Strike action is a hard choice for us to make: delivering education and research is what we are here for. But we have been left with no option. Our members are at breaking point after dealing with the cumulative impact of years of pay cuts, rising workloads and worsening inequality – with women, BAME, and disabled colleagues hardest hit. Our pensions remain under threat, despite the strike action taken last year.
It would be irresponsible of us to ignore the growing crisis in higher education, which not only impacts staff but also the quality of the education that current and future students receive.
Our demands are just and reasonable:
- No increase in employee pension contributions (currently +1.6%)

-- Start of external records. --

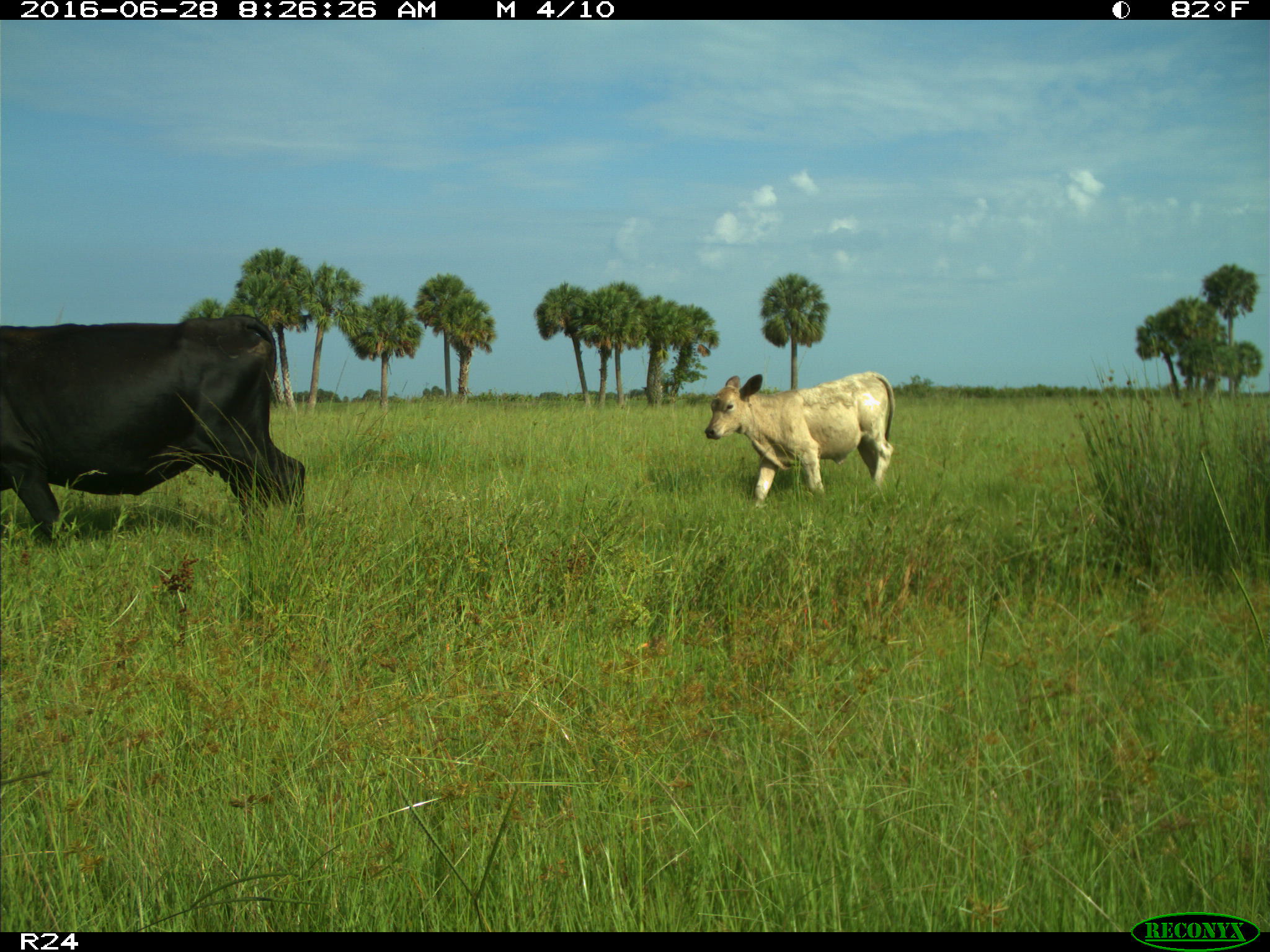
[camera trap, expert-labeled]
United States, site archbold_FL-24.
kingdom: Animalia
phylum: Chordata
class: Mammalia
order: Artiodactyla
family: Bovidae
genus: Bos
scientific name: Bos taurus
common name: domestic cow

- A real-terms increase in baseline pay, not further real-terms cuts against RPI
- Concrete action on inequality pay gaps (starting with the gender pay gap)
- Concrete action to reduce casualisation and job insecurity
- Concrete action to reduce workloads
Support for a strike and action short of a strike is high among Cambridge UCU members who are preparing for serious and sustained action across departments and faculties. Our branch membership has seen dramatic growth since 2018 and we have hundreds of members set to walk out.
We welcome the support already shown from students to the UCU locally from the Cambridge University Students Union, who passed a motion supporting our strike action in October 2019. We encourage them to join us on the picket lines and teach outs during the action, and to also write to the Vice Chancellor in support of the action and calling on him to push for employers nationally to meet the union’s demands.
The University of Cambridge leadership has enormous influence within the higher education sector and could make a critical difference in helping to resolve these disputes.
We’re calling on the Vice Chancellor to put the interests of staff and students first with a public statement, calling on national employers’ bodies UUK and UCEA to meet UCU’s demands, as well as setting out the University of Cambridge’s plans to meet our demands listed above.
We are striking and taking action because we believe that the future of our profession, our universities, and education of the next generation are at stake. The ball is in the employers’ court now. They have an opportunity to redress past inequalities and set up a positive future for higher education. We urge them to take it.